How Kafka Partitions Decide Order and Durability

This is Part 4 of the Kafka Mastery series. Parts 1 to 3 covered when to use Kafka, how to run it locally, and how to design a multi-service event flow on top of it. This part goes one layer down. Partitions, offsets, replication, min.insync.replicas, acks, and unclean.leader.election.enable decide whether the cluster preserves order, preserves data, and tells operators when it cannot.

The article uses Apache Kafka 3.9 in KRaft mode, with a three-broker local cluster for the durability demo.

What A Partition Actually Is

A partition is the unit Kafka stores and orders data in. It is an append-only, immutable log of records. Each record has a position in that log called the offset. Offsets are per partition. They start at zero and never go backward.

A topic is a named collection of partitions. The topic itself does not order anything. Ordering exists per partition, not per topic. This is the single most important sentence in this article.

plaintext

Topic: order.created
 
  Partition 0: [r0, r1, r2, r3, r4, ...]   <- ordered
  Partition 1: [r0, r1, r2, r3, ...]        <- ordered
  Partition 2: [r0, r1, r2, ...]             <- ordered
 
  Across partitions: no order at all

Each partition lives on one broker (the leader), with copies on other brokers (the followers). Producers write to the leader. Followers replicate from the leader. Consumers read from the leader.

The Partition Key Decides Ordering

When a producer publishes a record with a key, Kafka hashes the key and uses the result to pick a partition.

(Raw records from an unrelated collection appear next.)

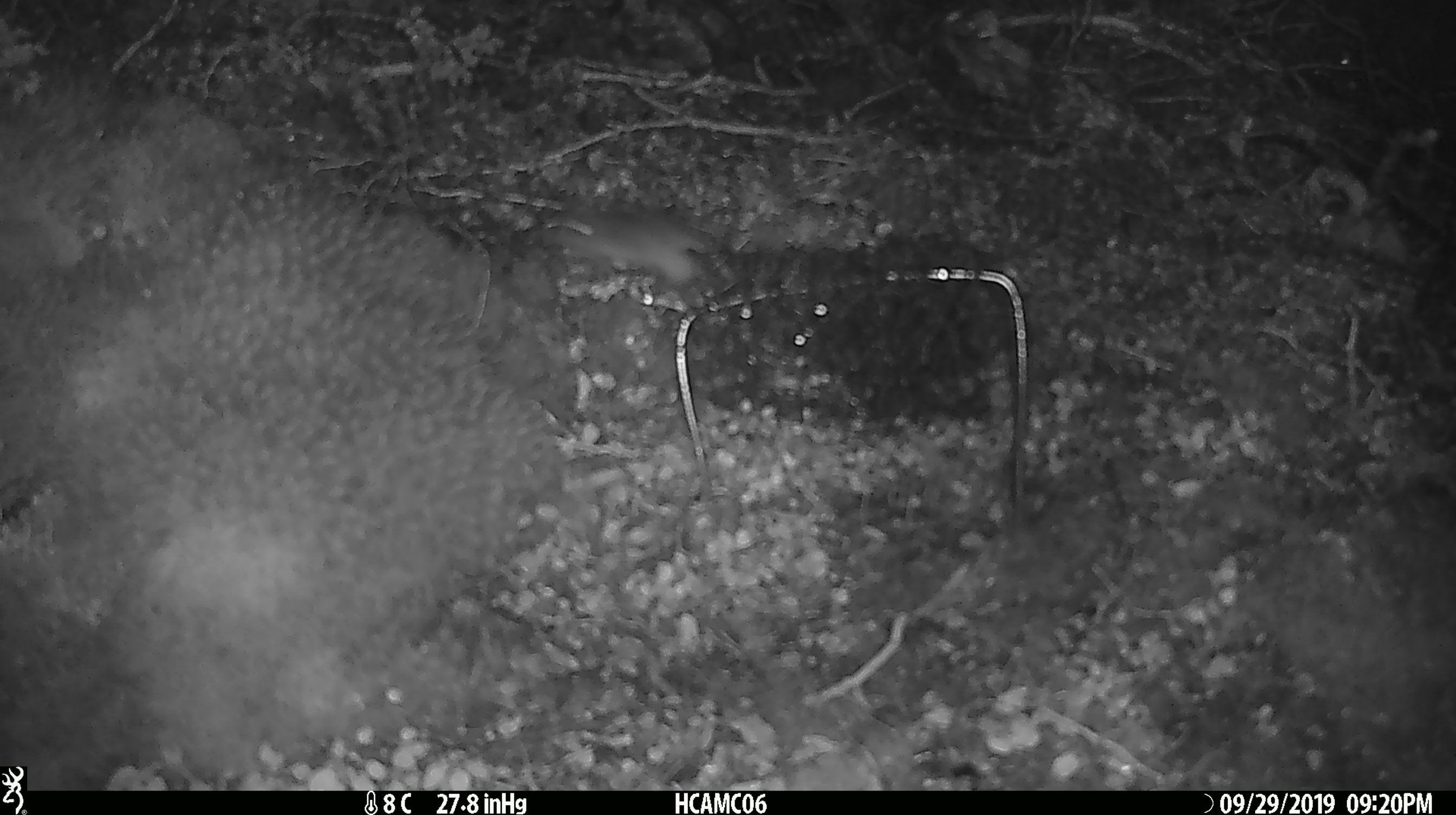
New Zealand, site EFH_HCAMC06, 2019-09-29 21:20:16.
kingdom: Animalia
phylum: Chordata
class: Mammalia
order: Rodentia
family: Muridae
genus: Mus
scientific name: Mus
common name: mouse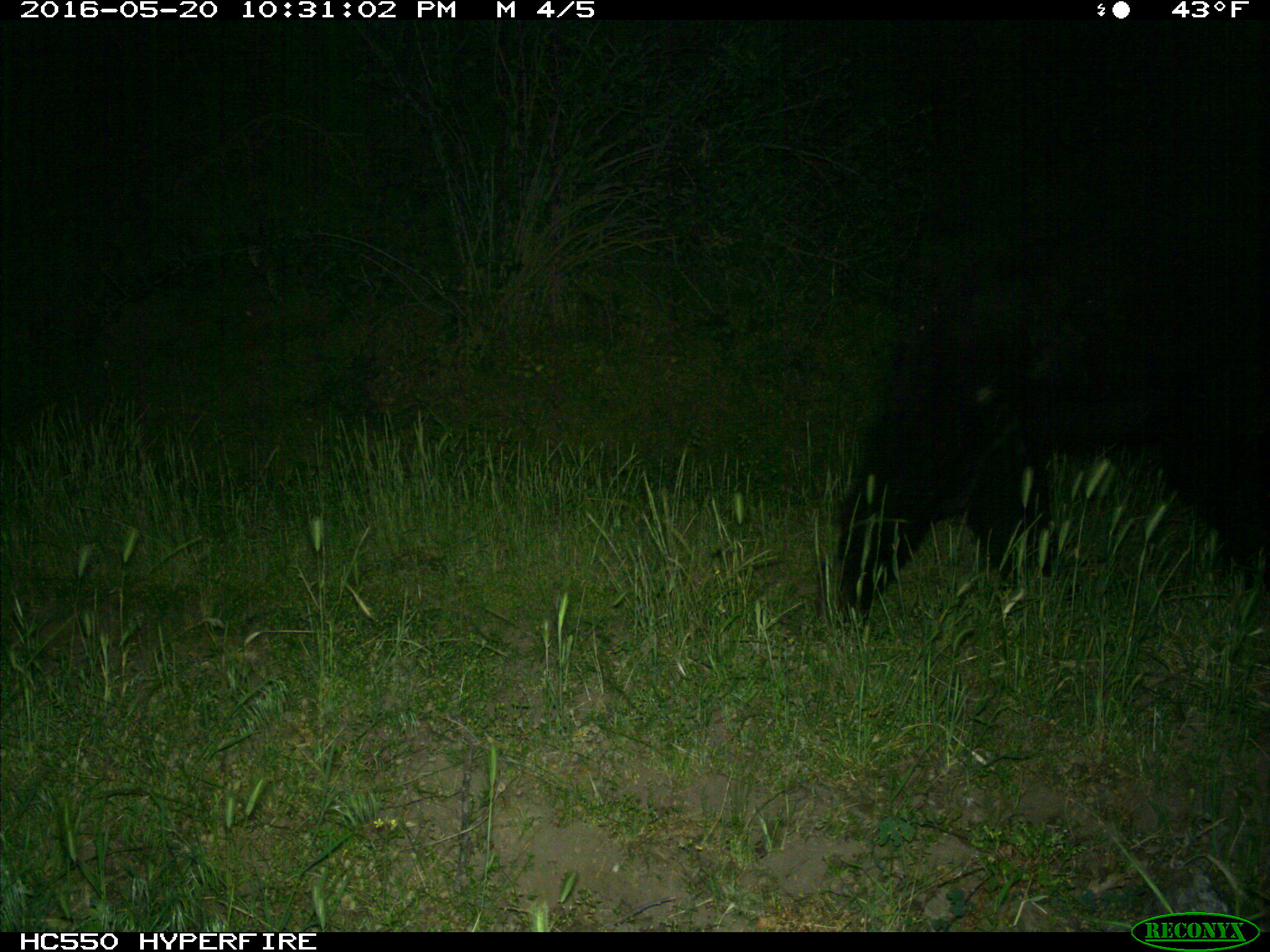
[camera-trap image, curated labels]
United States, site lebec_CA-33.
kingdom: Animalia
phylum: Chordata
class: Mammalia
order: Carnivora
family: Ursidae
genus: Ursus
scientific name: Ursus americanus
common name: american black bear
Ursus americanus (american black bear).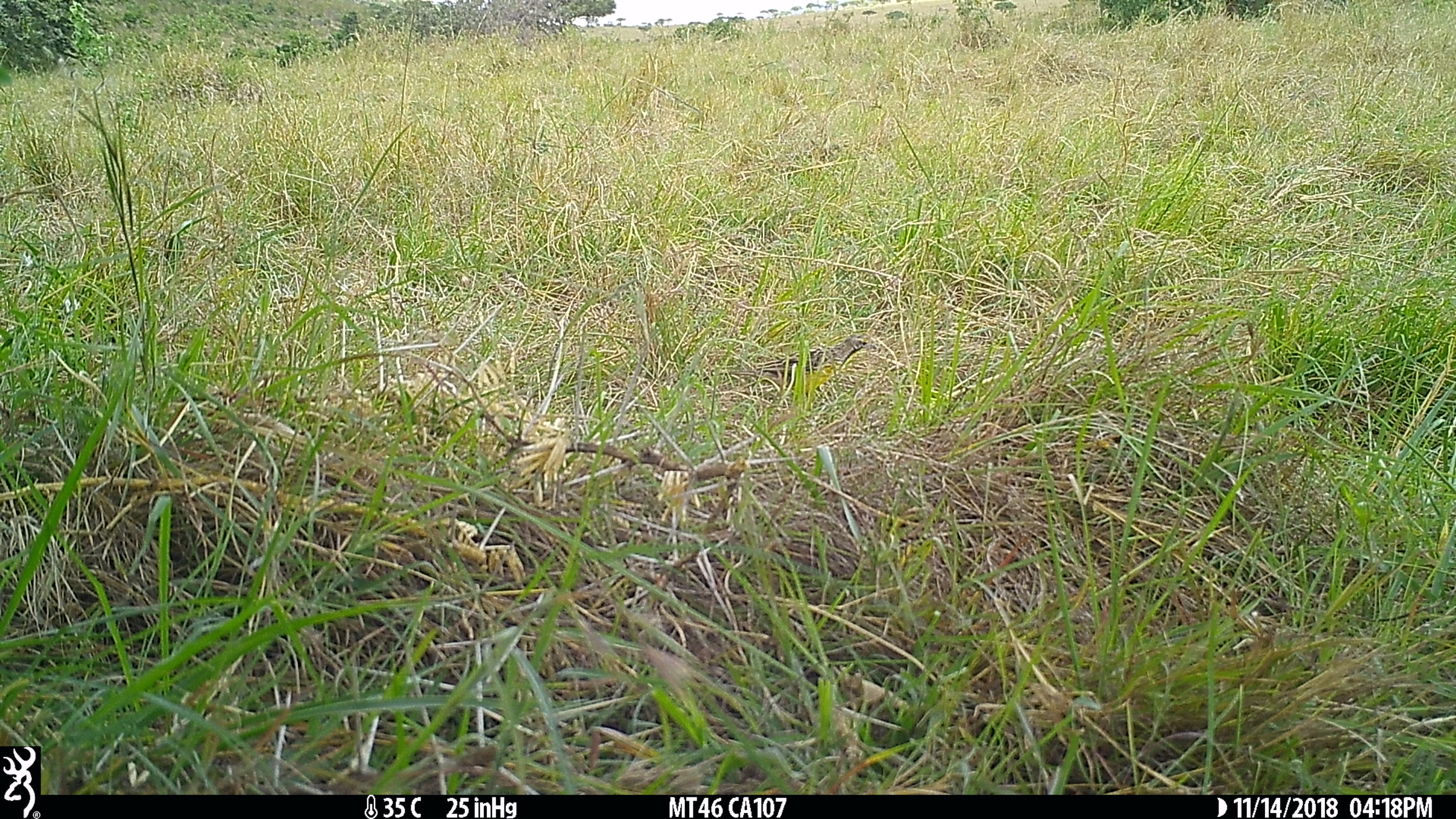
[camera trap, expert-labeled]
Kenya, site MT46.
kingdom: Animalia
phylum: Chordata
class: Aves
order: Passeriformes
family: Motacillidae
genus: Macronyx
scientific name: Macronyx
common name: longclaw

All records with the same key land on the same partition, and therefore preserve order with respect to each other.

java

kafkaTemplate.send("order.created", order.id().toString(), event);

Three common partition-key strategies, and what each gives up:

By entity ID (for example, aggregate_id or order_id): preserves per-entity ordering. The right default for any system where a single entity has a sequence of events that must be processed in order.
By event type: preserves no useful ordering. Spreads load by category, which is rarely what the business needs.
Random or null key: spreads load uniformly across partitions. Maximum throughput. No ordering guarantee anywhere.

If the system has any sentence of the form "A must happen before B for this entity," the partition key must be the entity ID. Anything else is hoping the race never lands on the wrong side.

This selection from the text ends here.